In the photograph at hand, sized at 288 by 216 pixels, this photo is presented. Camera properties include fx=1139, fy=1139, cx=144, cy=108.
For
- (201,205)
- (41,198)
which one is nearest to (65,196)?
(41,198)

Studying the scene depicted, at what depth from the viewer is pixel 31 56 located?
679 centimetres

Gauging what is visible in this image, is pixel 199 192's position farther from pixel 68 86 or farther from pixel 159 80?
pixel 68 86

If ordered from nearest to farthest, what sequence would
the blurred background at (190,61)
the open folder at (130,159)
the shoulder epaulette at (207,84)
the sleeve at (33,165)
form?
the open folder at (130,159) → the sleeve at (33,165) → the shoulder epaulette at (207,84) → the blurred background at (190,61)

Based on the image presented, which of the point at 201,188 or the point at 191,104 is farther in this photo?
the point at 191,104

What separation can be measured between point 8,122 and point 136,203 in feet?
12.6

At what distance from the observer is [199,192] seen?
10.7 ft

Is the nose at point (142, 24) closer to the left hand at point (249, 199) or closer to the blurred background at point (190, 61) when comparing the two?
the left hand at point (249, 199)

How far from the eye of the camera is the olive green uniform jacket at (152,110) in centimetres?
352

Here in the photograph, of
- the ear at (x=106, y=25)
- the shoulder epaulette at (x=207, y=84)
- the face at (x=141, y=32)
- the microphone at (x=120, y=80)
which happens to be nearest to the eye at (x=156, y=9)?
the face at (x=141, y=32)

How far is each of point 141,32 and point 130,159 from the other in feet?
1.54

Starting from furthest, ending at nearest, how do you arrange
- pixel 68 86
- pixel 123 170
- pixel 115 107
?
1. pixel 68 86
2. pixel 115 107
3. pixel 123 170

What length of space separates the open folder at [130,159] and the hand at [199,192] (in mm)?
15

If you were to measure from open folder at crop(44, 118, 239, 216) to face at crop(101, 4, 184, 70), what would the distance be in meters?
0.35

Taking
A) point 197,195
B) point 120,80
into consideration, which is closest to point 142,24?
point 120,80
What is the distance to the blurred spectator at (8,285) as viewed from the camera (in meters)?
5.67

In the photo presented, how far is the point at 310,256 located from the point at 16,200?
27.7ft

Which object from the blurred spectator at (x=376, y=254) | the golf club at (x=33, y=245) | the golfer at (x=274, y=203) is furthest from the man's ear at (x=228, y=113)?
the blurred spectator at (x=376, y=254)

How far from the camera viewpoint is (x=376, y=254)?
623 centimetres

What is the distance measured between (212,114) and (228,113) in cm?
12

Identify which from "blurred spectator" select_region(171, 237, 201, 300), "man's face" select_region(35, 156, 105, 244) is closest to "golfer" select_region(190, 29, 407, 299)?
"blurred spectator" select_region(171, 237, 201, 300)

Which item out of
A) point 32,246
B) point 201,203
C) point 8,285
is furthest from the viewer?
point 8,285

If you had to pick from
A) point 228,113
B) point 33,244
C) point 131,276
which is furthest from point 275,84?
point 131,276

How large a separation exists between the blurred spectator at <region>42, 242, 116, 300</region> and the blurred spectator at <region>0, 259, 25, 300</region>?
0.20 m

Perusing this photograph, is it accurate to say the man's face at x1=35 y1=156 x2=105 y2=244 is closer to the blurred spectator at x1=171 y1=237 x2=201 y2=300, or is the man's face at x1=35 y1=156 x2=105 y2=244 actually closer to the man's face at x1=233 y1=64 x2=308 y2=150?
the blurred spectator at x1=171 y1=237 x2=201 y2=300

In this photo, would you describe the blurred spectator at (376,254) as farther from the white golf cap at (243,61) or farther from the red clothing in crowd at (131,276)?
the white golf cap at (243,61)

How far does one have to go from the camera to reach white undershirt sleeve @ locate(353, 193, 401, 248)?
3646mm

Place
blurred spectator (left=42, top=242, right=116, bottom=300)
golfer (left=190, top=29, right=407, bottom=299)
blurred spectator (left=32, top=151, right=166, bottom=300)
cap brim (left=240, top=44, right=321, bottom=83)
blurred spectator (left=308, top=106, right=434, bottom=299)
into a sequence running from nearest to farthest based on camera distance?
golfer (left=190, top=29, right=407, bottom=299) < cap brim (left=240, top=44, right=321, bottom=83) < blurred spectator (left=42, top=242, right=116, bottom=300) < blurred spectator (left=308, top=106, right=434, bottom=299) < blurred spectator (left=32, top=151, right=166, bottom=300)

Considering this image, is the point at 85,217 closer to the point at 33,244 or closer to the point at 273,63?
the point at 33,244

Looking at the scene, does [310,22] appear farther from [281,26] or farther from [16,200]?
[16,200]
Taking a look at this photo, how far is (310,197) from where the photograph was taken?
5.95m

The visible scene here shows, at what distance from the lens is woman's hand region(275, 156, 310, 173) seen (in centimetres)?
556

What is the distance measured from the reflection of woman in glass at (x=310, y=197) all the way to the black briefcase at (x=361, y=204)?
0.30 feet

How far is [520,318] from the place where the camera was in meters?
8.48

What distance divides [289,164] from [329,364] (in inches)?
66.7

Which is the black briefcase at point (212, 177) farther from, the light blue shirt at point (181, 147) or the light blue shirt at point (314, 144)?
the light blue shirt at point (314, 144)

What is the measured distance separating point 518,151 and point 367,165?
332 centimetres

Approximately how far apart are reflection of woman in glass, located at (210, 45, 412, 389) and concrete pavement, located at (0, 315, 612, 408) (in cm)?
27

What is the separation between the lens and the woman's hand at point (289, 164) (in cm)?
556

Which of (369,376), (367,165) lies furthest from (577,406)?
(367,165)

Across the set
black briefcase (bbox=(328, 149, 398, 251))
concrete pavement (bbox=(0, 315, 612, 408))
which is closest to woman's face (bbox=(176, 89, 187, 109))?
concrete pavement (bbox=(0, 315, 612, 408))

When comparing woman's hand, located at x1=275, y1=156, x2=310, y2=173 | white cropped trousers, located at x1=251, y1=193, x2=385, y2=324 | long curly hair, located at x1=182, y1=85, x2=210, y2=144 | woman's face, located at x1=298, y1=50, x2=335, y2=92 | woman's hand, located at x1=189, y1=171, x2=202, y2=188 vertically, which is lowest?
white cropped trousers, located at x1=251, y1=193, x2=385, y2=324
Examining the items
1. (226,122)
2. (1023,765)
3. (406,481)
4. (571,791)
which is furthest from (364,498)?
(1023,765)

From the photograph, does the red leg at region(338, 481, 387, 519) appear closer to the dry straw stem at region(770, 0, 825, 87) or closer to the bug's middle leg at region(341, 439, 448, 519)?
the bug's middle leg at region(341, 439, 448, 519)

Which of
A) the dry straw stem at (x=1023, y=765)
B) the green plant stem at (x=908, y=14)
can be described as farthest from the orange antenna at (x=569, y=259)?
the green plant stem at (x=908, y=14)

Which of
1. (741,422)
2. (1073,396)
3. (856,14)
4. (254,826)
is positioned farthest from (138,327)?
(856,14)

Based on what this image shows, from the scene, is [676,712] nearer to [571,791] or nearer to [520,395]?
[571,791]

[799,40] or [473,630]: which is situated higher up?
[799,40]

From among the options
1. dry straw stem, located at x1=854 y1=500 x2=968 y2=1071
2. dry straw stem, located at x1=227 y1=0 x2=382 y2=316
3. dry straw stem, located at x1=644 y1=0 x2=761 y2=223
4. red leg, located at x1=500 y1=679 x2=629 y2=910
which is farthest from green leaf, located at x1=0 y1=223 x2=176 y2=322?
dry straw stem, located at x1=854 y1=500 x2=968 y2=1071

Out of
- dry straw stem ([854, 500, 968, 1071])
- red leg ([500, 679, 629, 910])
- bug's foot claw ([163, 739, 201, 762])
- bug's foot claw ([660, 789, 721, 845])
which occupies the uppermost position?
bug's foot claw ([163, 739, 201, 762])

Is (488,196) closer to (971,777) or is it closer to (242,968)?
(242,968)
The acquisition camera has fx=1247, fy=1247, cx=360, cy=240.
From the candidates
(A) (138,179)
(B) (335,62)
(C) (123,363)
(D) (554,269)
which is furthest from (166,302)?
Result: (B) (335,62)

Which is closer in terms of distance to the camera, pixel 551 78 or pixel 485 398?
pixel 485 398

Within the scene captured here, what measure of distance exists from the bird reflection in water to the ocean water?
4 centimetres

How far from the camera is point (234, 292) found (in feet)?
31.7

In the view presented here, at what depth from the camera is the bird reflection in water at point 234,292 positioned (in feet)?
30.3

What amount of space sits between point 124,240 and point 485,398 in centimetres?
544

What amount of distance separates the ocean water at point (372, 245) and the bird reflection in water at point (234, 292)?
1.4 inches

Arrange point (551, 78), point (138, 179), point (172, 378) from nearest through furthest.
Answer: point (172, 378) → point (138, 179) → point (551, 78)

--------

What is asked
From the "Which is closer" line to the close of the listing, restate each line word for word.

Result of this task
Which is closer in terms of distance to the camera, pixel 551 78 or pixel 485 398?
pixel 485 398

Within the scene captured here, what measure of distance exists from the bird reflection in water to the ocean water?
4 centimetres

How far from the camera is point (234, 292) found (in feet)?
31.7

In the view presented here, at what depth from the camera is the bird reflection in water at point 234,292 positioned (in feet)?
30.3

What amount of space sits between point 124,240 and point 485,398 in centimetres?
544

What amount of distance separates the ocean water at point (372, 245) and the bird reflection in water at point (234, 292)?
1.4 inches

Arrange point (551, 78), point (138, 179), point (172, 378) from nearest through furthest.
Answer: point (172, 378) → point (138, 179) → point (551, 78)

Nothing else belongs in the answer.